Shiny New E-Book Gizmo: The Amazon Kindle


View Full Version : Beautify Baen e-books


IceHand
02-21-2008, 07:46 AM
I have quite a few e-books from Baen and noticed that they use straight quotes instead of curly quotes. So I searched for a script or program that automatically converts the quotes, but couldn't find one that I could use. Then I discovered the program "sed" and made a dirty little one-liner that converts the HTML file from the exploded Baen LIT:
#!/bin/bash
set -e

mv "$1" "$1.backup"
cat "$1.backup" | sed -e 's|"\([^"][^"]*\)"|“\1”|g' -e 's|"|“|g' -e 's|=“[^”]*”|="\0"|g' -e 's|=“||g' -e 's|”"|"|g' -e 's|=”[^“]*“|="\0"|g' -e 's|=”||g' -e 's|“"|"|g' -e "s| '| ‘|g" -e "s|'|’|g" -e "s|“|\“|g" -e "s|”|\”|g" -e "s|‘|\‘|g" -e "s|’|\’|g" -e "s|\. \. \.|\…|g" -e "s|\.\.\.|\…|g" -e "s|\.\ \.\ \.|\…|g" -e "s|\. \. \. \.|\…|g" -e "s|\.\.\.\.|\…|g" -e "s|\.\ \.\ \.\ \.|\…|g" -e 's|\“+//|"+//|g' -e 's|//EN\”|//EN"|g' -e 's|\“http://openebook|"http://openebook|g' -e 's|\.dtd\”>|\.dtd">|g' > "$1"

exit 0
Maybe someone will find this useful. It converts straight quotes to curly quotes and ". . ." and ". . . ." to "…" (…) – and of course it makes a backup of the original HTML file.
I haven't tried, but there's sed for Windows too (http://gnuwin32.sourceforge.net/packages/sed.htm).
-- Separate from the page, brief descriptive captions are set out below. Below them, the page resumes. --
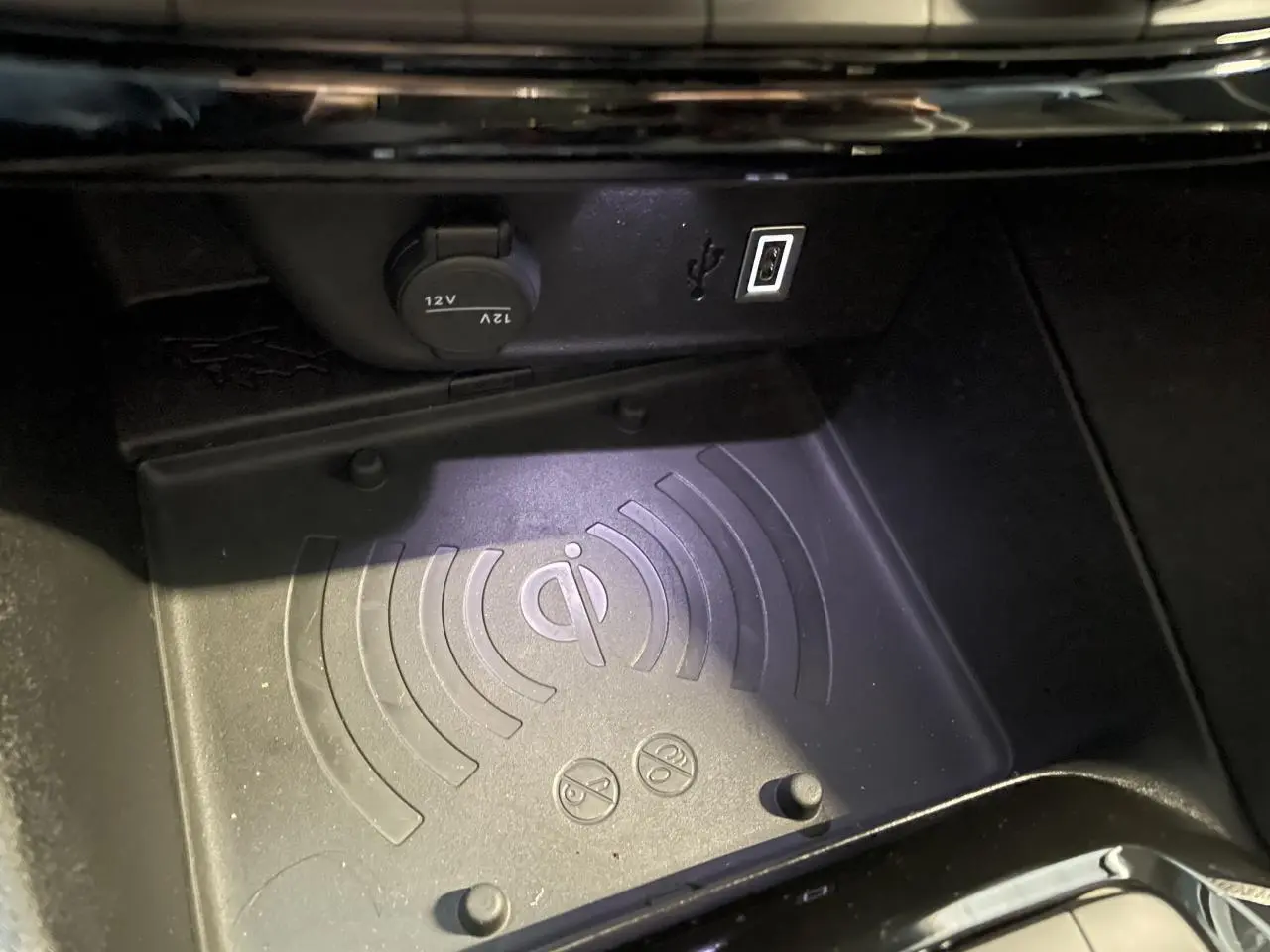 Gros plan sur le chargeur à induction et prises USB dans la console centrale de l’Opel Corsa blanche.
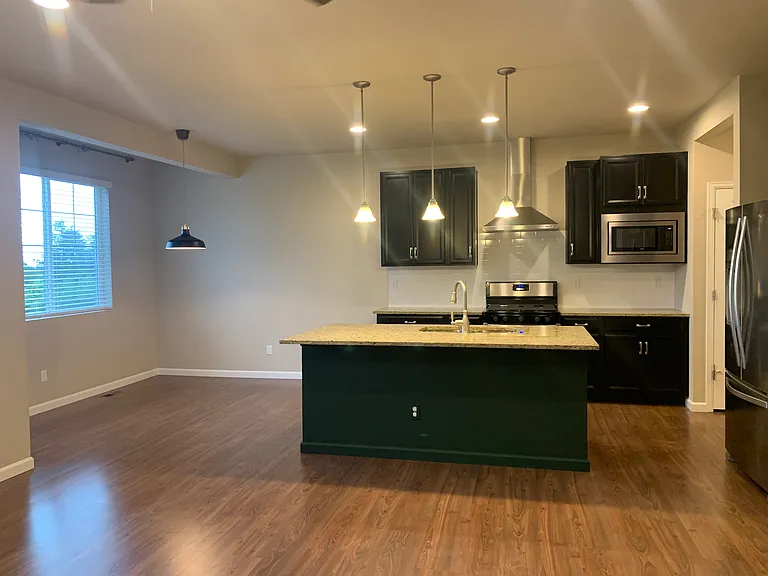 Kitchen - the island is no longer that dark color. Eating area that looks out on open space and the door to the deck.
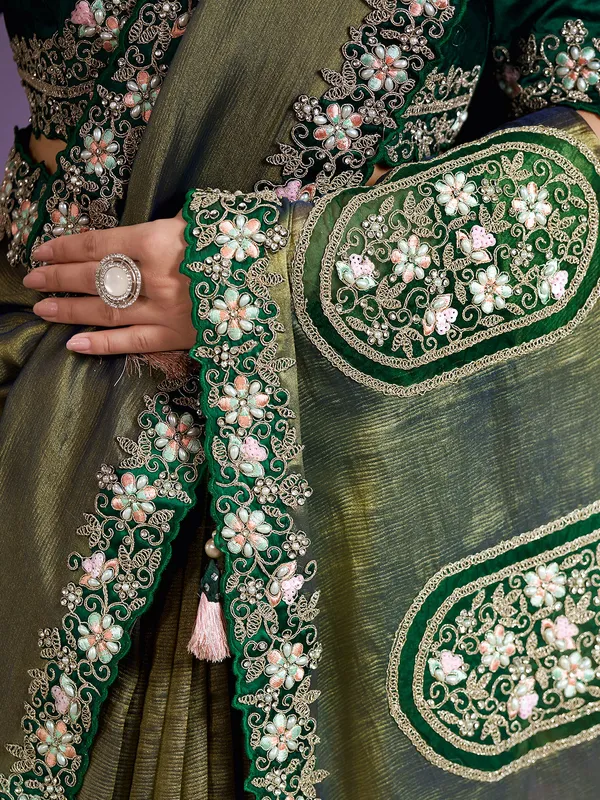 Classy green tissue silk saree for wedding
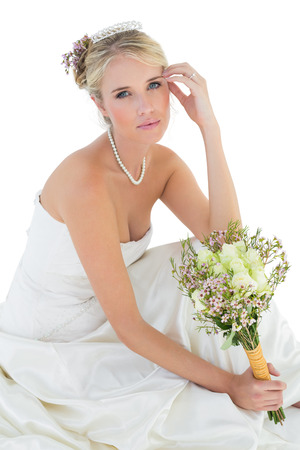 Portrait of sensuous bride holding rose bouquet over white backgroundの写真素材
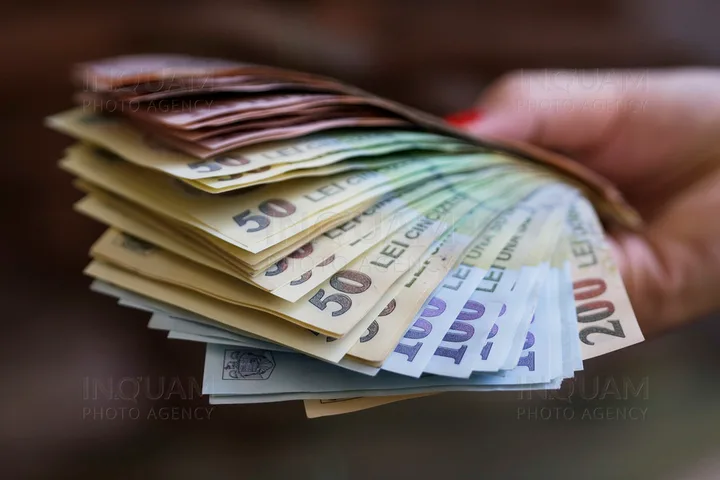 Bancnote românești de diverse valori, aranjate într-o mână.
Are there other – maybe nicer – ways to do this task? My one-liner works well with Baen books, but has some limitations.

By the way, why is it that Baen Mobipocket e-books look nicer when exploding the MS Reader LIT and converting to Mobipocket yourself?

HarryT
02-21-2008, 08:57 AM
By the way, why is it that Baen Mobipocket e-books look nicer when exploding the MS Reader LIT and converting to Mobipocket yourself?

Until a couple of months ago Baen used a pretty bad Mobipocket creator - those are the files you get with a ".prc" extension. They've now started to use a much better converter and the new files (which have a ".mobi" extension) are very nice.